As it turns out ironically, these efforts are presented to citizens as not only making their lives easier through convenience, but also making sure their personal data contained within these digital IDs is safer in a world teeming with malicious actors.

Opponents have been warning about serious privacy implications, but also argue against the claim that data security actually gets improved.

It would appear they are right – at least according to a report by a cybersecurity firm issued after the hacker attacks happening around the Christmas holiday, something that’s now been dubbed “Leaksmas.”

Not only governments, but hackers as well love digital IDs and huge amounts of personal information all neatly gathered in one place, and, judging by what’s been happening recently, in many instances, sitting there pretty much easily available to them.

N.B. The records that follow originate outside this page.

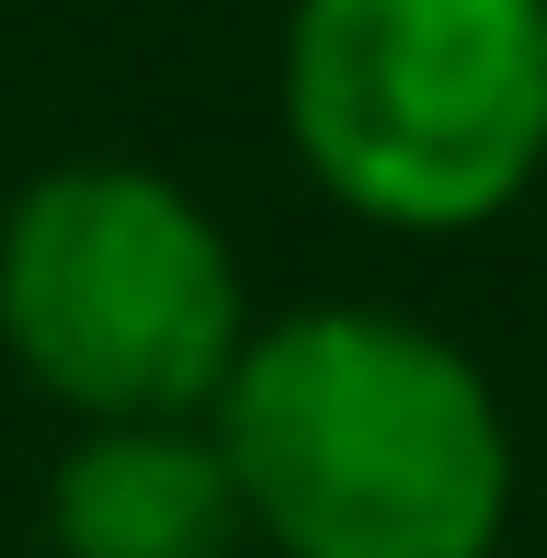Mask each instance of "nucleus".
<instances>
[{
    "instance_id": "20e7f679",
    "label": "nucleus",
    "mask_w": 547,
    "mask_h": 558,
    "mask_svg": "<svg viewBox=\"0 0 547 558\" xmlns=\"http://www.w3.org/2000/svg\"><path fill=\"white\" fill-rule=\"evenodd\" d=\"M58 558H240L252 513L217 456V422H92L46 478Z\"/></svg>"
},
{
    "instance_id": "f257e3e1",
    "label": "nucleus",
    "mask_w": 547,
    "mask_h": 558,
    "mask_svg": "<svg viewBox=\"0 0 547 558\" xmlns=\"http://www.w3.org/2000/svg\"><path fill=\"white\" fill-rule=\"evenodd\" d=\"M217 456L274 558H490L513 524V434L490 376L388 308H296L252 331Z\"/></svg>"
},
{
    "instance_id": "f03ea898",
    "label": "nucleus",
    "mask_w": 547,
    "mask_h": 558,
    "mask_svg": "<svg viewBox=\"0 0 547 558\" xmlns=\"http://www.w3.org/2000/svg\"><path fill=\"white\" fill-rule=\"evenodd\" d=\"M296 160L377 228H479L547 160V0H296Z\"/></svg>"
},
{
    "instance_id": "7ed1b4c3",
    "label": "nucleus",
    "mask_w": 547,
    "mask_h": 558,
    "mask_svg": "<svg viewBox=\"0 0 547 558\" xmlns=\"http://www.w3.org/2000/svg\"><path fill=\"white\" fill-rule=\"evenodd\" d=\"M0 342L58 411L194 422L229 399L252 308L217 217L126 160H69L0 217Z\"/></svg>"
}]
</instances>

And hackers have expressed this love by making digital ID data their primary focus, the firm, Resecurity, said in its report. Resecurity claims that this is a clear fact, and that it was able to discern it by analyzing data dumps once they started appearing on the dark web after the Christmas-time “digital smash-and-grabs.”

In numbers, a staggering 50 million records containing personally identifiable information have surfaced on the dark web. The reason so many stolen datasets have made it to the black digital market all at once appear to be “technicalities” related to the time window during which most of it will be “sellable”.

Breaking down that 50 million number, Resecurity said that 22 million records were stolen from a telecommunications company in Peru, which include what’s known there as DNIs – national IDs.

According to reports, it is hard to overestimate how devastating this event could be, if the DNIs end up in the wrong hands. It is the sole ID document recognized by the authorities in Peru for a range of things fundamental to people’s everyday life: “judicial, administrative, commercial and civil transactions,” as one article put it.

After Peru, other countries most affected are the Philippines, the US, France, and Vietnam.